The Millennium Development Goals Awards ceremony last night in New York was a brief moment of celebration for the wonderful progress that some countries have made towards the goals. Even as we dwell this week on sobering statistics and the tough road ahead, these awards are an inspiring reminder that success is possible in the face of tremendous odds in poor countries.
President Mutharika received, on behalf of Malawi, the first award for Goal 1 (end poverty and hunger). As I'd written in a previous post a few months ago, the country has achieved major progress in reducing hunger. President Mutharika noted with justifiable pride that Malawi has gone from being a chronic food deficit country to a food surplus country. "Poor as we are, we sent 200 million tons of rice to Haiti," he said. A glimpse of the future, if Malawi's success is replicated elsewhere.

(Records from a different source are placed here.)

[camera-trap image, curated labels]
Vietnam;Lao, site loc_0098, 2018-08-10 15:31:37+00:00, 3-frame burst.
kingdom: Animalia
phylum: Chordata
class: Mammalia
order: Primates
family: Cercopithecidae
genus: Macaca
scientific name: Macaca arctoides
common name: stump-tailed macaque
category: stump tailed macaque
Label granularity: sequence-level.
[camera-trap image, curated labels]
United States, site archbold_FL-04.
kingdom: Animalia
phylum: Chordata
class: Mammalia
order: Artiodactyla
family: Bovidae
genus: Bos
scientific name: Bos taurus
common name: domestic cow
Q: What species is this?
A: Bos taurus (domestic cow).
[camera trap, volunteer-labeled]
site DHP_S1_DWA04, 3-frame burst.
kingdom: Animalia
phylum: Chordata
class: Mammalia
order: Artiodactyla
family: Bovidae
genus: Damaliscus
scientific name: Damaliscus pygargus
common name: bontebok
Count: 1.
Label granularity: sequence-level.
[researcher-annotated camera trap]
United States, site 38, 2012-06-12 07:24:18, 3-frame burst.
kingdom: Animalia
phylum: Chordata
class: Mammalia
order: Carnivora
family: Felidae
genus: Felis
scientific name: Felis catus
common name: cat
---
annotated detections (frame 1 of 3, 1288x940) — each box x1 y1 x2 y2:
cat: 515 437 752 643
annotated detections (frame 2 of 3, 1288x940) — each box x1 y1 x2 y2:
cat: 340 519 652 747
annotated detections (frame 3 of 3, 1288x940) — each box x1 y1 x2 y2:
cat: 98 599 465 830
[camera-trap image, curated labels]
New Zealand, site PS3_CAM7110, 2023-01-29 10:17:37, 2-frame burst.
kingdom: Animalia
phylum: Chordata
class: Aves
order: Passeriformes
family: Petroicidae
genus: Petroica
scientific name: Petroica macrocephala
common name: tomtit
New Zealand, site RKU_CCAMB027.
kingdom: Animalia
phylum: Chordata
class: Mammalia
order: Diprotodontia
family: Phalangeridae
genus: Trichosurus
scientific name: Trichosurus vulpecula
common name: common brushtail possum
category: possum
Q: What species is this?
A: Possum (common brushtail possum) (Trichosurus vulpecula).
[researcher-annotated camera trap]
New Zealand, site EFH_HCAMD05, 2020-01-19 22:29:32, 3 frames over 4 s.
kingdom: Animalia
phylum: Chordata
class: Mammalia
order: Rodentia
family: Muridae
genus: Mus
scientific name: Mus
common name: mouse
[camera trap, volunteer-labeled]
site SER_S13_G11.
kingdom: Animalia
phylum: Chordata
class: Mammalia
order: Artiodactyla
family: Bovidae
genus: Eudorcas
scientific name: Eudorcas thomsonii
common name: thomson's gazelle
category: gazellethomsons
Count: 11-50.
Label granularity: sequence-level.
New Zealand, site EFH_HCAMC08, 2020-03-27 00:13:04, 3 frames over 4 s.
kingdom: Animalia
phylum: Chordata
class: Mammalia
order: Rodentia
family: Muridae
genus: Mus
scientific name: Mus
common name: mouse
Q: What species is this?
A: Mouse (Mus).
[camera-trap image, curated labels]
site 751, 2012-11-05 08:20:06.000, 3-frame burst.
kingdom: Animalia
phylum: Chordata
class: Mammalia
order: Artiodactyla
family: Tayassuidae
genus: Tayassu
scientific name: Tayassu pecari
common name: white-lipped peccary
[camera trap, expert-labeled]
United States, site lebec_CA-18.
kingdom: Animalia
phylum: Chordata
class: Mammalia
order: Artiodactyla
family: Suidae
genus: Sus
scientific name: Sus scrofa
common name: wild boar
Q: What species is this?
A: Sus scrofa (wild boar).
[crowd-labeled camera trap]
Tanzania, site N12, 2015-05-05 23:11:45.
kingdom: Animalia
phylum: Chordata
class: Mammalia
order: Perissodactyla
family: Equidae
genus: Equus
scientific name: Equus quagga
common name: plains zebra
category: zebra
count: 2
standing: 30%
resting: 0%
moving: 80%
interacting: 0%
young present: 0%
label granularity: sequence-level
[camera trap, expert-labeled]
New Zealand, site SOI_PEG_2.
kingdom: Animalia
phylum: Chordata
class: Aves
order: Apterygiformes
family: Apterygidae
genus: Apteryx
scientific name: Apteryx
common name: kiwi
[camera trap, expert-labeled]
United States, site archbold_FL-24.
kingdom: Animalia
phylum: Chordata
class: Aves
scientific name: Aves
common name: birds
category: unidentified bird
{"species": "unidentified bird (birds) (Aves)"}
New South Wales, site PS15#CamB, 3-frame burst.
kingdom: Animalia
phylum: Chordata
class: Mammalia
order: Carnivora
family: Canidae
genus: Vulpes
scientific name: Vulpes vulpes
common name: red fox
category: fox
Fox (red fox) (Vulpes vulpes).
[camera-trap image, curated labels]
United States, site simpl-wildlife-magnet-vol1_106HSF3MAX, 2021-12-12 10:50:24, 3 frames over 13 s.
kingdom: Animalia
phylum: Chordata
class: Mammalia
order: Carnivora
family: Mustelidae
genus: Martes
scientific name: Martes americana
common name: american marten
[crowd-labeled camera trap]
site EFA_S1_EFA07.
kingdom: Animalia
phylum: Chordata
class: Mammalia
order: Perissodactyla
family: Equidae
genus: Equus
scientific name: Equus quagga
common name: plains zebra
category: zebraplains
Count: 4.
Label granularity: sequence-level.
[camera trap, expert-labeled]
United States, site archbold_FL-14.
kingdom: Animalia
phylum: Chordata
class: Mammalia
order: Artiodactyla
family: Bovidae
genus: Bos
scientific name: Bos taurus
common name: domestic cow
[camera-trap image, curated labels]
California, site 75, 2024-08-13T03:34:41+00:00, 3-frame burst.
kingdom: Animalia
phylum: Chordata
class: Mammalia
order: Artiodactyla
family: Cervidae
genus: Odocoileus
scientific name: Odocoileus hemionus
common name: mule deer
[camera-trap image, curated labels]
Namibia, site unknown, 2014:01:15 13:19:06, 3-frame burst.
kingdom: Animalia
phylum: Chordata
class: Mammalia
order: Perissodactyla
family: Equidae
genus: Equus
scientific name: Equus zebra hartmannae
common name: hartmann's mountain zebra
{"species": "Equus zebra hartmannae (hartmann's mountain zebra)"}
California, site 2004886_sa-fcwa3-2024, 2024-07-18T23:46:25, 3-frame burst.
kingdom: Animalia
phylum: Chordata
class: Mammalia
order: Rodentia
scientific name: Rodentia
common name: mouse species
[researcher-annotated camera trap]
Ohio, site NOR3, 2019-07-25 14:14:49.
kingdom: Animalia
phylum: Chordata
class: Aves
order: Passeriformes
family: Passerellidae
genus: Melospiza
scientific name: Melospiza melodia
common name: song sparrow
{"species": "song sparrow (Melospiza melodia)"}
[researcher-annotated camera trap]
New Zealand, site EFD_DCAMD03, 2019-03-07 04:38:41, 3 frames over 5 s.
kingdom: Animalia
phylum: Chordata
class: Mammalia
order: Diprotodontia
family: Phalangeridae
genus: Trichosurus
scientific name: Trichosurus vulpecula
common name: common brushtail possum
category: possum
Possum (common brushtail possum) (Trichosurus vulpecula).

Receiving the award for Goal 4 (reduce child mortality), Sheikh Hasina of Bangladesh invoked the Bengali poet Rabindranath Tagore, who says it better than anyone:
Every time a child is born
it brings with it the hope that God
is not yet disappointed with man.
The other awards went to the following countries: Tanzania for Goal 2 (achieve universal education), Liberia for Goal 3 (promote gender equality), Nepal for Goal 5 (improve maternal health), Sierra Leone for Goal 6 (combat communicable diseases), and Burkina Faso for Goal 7 (ensure environmental sustainability).
But, as Juan Somavia, Director-General of the International Labour Organization said last night, the biggest recognition really goes to the millions of families who still live and work in poverty.